*Source extract*:
********

Technology also changed the types of feats for which one could get famous.  Take acting for example. No matter how charismatic an actor was in the days before modern technology, his impact was severely limited to who could see him in person. Before radio and television, he could travel with his production but was limited to how fast his transportation was and how extensively his production toured. And he only had an impact when he was actually physically acting. He couldn’t be visually or orally recorded for later viewing or listening by people who didn’t see his performance in person. He performance couldn’t be broadcast to other places around the globe. He couldn’t even be photographed. The writer was more likely to achieve immortality through fame because his contribution was more fully captured than the actor’s. More eyes through the ages could be exposed to his written words through the ages than to the actors performing his works. This is why actors in Shakespeare’s day were considered extremely low status and today are little know, but Shakespeare himself is the most immortalized contributor to his plays.

Fast forward several hundred years and through modern technology, especially in the form of moving pictures, suddenly the actor is the most visible and transmitted part of a performed story. Out of everyone involved in the collaborative moviemaking process, actors were now the ones most likely to achieve enduring fame, thereby making them the closest to achieving immortality. These technological advances have turned acting from one of the lowest status jobs to one of the highest status jobs, as it became the best gateway for a human being to achieve immortality through fame.

********

Collection entries:
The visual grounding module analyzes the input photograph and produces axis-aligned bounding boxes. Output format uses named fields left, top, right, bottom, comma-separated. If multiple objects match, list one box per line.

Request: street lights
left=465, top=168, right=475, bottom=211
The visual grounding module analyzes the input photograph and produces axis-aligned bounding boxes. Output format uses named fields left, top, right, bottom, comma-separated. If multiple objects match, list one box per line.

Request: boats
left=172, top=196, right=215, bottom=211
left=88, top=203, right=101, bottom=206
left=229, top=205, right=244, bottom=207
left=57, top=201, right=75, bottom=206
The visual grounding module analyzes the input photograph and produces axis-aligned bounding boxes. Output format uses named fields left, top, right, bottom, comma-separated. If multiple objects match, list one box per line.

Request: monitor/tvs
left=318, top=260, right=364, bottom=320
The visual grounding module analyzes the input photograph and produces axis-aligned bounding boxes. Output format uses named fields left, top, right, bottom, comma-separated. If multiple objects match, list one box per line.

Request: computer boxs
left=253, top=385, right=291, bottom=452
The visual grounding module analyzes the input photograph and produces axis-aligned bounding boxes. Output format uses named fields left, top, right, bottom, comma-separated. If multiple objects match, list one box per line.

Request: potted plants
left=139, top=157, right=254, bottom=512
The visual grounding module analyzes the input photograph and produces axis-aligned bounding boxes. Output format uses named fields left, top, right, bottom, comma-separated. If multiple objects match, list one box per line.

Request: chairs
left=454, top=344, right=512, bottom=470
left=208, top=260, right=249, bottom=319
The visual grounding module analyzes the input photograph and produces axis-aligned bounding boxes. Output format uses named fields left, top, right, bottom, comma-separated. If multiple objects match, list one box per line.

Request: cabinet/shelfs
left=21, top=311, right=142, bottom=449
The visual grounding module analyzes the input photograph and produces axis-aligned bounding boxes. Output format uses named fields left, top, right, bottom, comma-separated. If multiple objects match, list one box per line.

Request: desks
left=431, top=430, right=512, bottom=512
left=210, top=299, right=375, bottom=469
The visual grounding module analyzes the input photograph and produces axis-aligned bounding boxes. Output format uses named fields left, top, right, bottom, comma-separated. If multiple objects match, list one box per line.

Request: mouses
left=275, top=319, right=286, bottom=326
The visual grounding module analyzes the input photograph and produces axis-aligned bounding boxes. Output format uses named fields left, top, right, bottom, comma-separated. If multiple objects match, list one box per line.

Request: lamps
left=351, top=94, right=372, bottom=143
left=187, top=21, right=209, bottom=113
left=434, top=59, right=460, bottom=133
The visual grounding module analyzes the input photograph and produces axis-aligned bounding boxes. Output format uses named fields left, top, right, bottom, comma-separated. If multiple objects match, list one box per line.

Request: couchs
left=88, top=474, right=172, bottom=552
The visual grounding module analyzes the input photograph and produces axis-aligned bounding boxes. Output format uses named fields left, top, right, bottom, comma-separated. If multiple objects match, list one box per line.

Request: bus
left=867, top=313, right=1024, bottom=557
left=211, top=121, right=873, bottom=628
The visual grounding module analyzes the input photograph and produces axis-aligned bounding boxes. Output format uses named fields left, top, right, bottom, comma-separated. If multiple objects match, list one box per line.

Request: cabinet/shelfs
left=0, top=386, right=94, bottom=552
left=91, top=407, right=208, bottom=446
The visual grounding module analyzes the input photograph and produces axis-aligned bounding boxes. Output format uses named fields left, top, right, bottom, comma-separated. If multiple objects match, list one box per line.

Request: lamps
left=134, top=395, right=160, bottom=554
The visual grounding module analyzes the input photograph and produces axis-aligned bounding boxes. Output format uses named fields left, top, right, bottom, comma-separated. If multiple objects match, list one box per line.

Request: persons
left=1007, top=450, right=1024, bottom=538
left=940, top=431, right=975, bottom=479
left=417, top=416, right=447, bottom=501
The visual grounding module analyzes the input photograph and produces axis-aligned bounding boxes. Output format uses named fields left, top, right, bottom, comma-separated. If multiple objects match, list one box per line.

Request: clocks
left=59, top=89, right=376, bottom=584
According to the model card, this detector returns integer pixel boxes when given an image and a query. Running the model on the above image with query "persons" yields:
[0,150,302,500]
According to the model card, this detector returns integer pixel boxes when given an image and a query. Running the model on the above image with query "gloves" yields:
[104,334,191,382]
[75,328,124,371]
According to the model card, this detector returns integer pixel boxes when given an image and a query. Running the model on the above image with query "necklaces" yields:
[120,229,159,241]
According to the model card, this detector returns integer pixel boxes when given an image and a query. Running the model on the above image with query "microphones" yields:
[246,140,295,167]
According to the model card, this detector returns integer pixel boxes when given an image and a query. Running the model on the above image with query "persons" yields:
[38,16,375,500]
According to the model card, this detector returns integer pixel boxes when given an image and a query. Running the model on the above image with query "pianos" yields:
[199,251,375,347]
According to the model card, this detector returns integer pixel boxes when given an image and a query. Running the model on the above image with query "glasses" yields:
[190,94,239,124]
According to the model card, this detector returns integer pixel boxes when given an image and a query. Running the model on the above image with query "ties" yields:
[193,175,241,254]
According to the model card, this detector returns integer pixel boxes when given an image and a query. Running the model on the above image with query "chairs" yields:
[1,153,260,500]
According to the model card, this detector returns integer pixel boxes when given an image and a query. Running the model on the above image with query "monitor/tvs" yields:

********

*Problems to solve*:
• a. In the passage on technology and fame, what form of modern technology in particular made the actor the most visible part of a performed story?
• b. Write the next part of the passage on technology and fame, picking up after its last sentence.

*List of answers*:
• a. Moving pictures.

• b.
And it’s not just people aspiring to be actors, models and writers that try to be famous. Think of the philanthropists, endowment donors and powerful people who like to name things after themselves, like the wing of a university or hospital, or the way Donald Trump names buildings after himself and tries to become a star. This is a way to make their name and image memorable even though their body will expire.

What all these traditional routes to fame have in common, though, is that they require some natural gifts, guts, wealth or talent. Conqueror, politician, matinee idol, tycoon…all of these are out of the realm of possibility for most people. But now the route to immortality through fame has been democratized even further with the Internet (for  example Youtube and blogs) and reality TV.  The bar has been lowered even more and fame now seems more attainable to the masses than ever before. Talent, good looks, guts, money, none of that is a prerequisite anymore to fame. All you need is an exhibitionist streak and a total lack of shame. The desire to becoming immortal through fame is nothing new, except now it doesn’t seem quite as delusional as before given current technology and media options.

The third reason for this increased fame obsession is the rising narcissism that comes from our modern culture’s self-esteem focused style of parenting. No one wants to disillusion or discourage children at all, no matter how unrealistic their goals or how much talent they lack. Everyone gets a gold star, everyone is equal, no one is a loser and everyone is a winner, everyone is a special, unique snowflake. Take a look at the American Idol audition process, where we see legions of untalented people deluded about their own abilities because no one in their lives ever wanted to criticize them and hurt their self-esteem.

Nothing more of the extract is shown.